At our apartment we are kindly asked to deposit our garbage in either a bin for perishable goods, or a bin for plastics, paper, bottles, cans etc. Not quite sure what happens thereafter, since the garbage trucks coming at night, seem to mix everything together again (unless we miss something).
A lot of garbage is actually recycled according to market forces.
There are good incentives to recycle and separate items. Collecting paper and used drinking cans brings some money. The maids (and security personnel) have a good trade collecting these items (and possibly also plastics and bottles) and selling it to 'private' garbage collectors who seem to roam Bangkok's side streets at all times. It is also a common sight in Bangkok to see people actually work the garbage bins to pick out the valuable items. This activity started in earnest after the Asian crisis in 1997 and never subsided, on the contrary. It probably attests to the prevailing rates of poverty in the country, but also to the increased value of recycled goods. So, as a resident of Bangkok, you can take some personal charge, by keeping cans and paper separate from other garbage, and have the local maids take care of it.

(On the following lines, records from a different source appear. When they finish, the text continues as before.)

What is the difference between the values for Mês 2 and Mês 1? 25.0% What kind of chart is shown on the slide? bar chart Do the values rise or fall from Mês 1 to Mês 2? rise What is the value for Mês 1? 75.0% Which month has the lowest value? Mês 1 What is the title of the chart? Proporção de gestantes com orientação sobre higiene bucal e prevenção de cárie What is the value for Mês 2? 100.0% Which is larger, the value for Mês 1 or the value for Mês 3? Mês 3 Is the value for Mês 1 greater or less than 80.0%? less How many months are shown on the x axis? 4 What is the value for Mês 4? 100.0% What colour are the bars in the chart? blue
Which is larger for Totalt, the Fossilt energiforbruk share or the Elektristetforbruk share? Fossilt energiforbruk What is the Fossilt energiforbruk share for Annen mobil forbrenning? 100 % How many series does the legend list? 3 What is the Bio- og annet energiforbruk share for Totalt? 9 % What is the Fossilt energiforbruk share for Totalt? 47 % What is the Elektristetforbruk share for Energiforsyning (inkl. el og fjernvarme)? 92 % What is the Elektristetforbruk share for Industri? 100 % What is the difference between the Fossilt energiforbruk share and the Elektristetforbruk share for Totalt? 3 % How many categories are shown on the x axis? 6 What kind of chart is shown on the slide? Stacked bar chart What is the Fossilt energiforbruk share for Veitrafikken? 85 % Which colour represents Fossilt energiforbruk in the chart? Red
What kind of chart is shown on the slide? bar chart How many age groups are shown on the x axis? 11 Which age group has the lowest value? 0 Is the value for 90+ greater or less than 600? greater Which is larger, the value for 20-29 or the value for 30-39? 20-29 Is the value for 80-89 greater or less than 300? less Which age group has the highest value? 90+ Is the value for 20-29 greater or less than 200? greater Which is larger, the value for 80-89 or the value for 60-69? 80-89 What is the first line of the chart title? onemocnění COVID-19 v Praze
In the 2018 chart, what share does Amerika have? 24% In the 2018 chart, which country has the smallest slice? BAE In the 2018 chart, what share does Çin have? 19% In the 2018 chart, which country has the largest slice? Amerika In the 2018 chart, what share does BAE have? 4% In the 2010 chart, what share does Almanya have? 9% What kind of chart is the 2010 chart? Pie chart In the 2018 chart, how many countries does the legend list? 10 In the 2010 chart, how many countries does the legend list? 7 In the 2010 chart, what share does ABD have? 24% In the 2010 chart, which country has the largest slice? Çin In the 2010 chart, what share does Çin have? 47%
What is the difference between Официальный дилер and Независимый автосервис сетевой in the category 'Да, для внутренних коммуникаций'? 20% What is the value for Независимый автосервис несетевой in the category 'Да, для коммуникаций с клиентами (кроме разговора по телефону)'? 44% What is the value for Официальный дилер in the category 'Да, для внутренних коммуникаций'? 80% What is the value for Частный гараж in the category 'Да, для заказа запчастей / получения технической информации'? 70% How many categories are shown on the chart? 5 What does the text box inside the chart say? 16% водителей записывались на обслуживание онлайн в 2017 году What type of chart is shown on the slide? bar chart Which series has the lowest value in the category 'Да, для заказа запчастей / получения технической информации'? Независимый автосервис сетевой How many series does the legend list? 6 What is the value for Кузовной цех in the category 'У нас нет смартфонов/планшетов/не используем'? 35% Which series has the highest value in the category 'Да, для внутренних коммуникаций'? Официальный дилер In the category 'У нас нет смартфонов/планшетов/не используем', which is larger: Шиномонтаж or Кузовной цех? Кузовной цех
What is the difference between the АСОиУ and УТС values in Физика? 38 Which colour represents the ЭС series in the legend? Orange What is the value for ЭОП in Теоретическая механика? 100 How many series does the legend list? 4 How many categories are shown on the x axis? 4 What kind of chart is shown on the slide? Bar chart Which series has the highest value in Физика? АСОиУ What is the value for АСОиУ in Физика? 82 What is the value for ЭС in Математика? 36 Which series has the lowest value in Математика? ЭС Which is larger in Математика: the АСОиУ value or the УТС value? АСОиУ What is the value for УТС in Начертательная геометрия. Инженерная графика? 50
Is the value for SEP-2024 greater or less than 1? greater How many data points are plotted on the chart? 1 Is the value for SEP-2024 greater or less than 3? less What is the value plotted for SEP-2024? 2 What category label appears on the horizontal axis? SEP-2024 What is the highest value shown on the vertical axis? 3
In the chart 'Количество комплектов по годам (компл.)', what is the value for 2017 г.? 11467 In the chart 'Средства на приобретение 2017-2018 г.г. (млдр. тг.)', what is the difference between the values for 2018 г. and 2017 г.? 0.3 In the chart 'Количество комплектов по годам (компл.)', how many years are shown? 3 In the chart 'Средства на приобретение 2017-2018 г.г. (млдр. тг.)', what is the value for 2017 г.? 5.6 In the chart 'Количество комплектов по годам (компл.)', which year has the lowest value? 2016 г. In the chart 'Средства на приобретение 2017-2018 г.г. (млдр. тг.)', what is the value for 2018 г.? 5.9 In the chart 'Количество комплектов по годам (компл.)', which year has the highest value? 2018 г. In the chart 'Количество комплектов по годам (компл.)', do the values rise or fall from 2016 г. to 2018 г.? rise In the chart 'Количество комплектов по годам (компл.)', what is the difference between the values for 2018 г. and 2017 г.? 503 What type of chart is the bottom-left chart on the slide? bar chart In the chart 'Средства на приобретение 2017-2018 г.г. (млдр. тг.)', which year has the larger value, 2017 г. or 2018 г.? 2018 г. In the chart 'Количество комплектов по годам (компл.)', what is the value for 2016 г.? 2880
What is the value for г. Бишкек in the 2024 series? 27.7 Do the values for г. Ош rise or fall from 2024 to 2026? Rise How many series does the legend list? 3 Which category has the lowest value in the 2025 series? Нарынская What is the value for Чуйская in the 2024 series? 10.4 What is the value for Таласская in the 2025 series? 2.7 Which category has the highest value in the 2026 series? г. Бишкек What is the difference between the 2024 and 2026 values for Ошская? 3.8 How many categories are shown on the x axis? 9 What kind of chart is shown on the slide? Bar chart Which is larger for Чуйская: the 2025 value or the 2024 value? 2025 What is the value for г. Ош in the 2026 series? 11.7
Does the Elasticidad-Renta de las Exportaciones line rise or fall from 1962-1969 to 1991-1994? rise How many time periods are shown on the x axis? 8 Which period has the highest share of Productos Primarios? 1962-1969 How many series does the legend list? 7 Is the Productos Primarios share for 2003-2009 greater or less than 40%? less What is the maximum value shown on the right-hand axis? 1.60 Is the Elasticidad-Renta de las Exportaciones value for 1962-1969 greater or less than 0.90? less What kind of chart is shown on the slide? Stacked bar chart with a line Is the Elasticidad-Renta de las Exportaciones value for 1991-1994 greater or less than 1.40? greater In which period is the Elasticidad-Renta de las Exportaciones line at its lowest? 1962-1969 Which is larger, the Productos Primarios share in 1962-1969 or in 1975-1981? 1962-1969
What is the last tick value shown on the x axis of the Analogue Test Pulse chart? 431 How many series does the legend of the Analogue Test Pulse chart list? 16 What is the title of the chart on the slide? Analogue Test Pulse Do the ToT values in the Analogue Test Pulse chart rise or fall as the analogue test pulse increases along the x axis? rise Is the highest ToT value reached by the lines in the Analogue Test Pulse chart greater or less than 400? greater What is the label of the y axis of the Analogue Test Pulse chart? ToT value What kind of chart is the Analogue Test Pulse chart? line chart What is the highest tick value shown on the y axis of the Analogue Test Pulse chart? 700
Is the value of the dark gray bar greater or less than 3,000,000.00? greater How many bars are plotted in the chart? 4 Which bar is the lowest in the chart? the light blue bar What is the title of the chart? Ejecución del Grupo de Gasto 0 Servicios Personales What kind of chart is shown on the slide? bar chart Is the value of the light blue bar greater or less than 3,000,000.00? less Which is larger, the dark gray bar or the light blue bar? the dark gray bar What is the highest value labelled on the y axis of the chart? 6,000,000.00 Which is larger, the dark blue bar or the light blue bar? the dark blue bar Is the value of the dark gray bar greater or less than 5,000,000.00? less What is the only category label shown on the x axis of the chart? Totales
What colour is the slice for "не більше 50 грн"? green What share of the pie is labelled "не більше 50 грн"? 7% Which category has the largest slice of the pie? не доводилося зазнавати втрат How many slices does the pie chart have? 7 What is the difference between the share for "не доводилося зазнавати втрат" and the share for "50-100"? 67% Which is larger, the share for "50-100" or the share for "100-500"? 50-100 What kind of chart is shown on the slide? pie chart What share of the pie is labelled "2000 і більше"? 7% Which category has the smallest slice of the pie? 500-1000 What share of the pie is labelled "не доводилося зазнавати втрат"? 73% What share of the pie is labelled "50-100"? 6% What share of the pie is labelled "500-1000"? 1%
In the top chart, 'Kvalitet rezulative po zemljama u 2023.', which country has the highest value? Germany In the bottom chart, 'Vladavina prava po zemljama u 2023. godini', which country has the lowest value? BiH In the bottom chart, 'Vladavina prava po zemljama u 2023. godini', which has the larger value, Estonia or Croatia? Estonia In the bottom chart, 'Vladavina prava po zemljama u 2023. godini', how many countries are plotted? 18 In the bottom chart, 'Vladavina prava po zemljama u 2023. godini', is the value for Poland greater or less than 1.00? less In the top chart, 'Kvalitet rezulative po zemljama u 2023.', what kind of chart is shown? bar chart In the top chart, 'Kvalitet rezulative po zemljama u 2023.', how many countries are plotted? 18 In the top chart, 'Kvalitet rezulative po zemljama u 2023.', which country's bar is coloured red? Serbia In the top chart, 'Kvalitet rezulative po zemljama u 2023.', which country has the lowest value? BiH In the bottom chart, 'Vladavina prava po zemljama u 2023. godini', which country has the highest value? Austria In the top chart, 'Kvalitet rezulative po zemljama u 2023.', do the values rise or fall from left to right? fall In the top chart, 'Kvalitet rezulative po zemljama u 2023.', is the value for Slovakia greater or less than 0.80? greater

A 'garbage' scavenger in our soi (Sukhumvit Road)
Monitoring pollution in Bangkok
You can see daily pollution levels for Bangkok (and Thailand) at the website of Pollution Control Department. Unfortunately no pollution levels seem to be measured along Silom Road or Sukhumvit Road, two areas of interest to foreign visitors. Each time when we visit this site (use the English language links on the right to see the present pollution levels) it looks like things are not looking that bad. Pollution levels are usually measured to be 'moderate'. Our personal impression is that pollution levels have indeed improved when compared to the levels 10 or 15 years ago. One advice, do not linger around below the skytrain platforms. The air is obviously trapped and very foul there, and devices to circulate the air would be very useful.
It's the little things
Environmental concerns are still very minimal or non-existing among Thai consumers, and big shopping malls certainly do not take bold initiatives.
At all possible occasions one is inundated with unnecessary plastic bags. Department stores just recently have started issuing biodegradable plastic bags. They also try to sell reusable bags to customers, and some give minor discounts when you bring your bag (at least at Tops supermarkets).
Besides the obligatory plastic bags, convenience stores and supermarkets will provide you with plastic spoons when you buy a small cup of yoghurt, and straws when you purchase soft drinks or even when you buy beer cans. The default mode is simply giving these items to all customers, so if you are a bit environmentally conscious you have to go around refusing plastic bags and the like every single day.
One example of overly unnecessary 'service' : when you fill a container (plastic) at the salad bar of Siam Paragon's or Emporium's gourmet market, you are provided with paper napkins, and plastic utensils, as if you are going to eat the salad there and then at the supermarket (or do not have the necessary forks and spoons at home).
In conclusion, Bangkok still has a long way to catch up with environmental standards at present common in Western countries.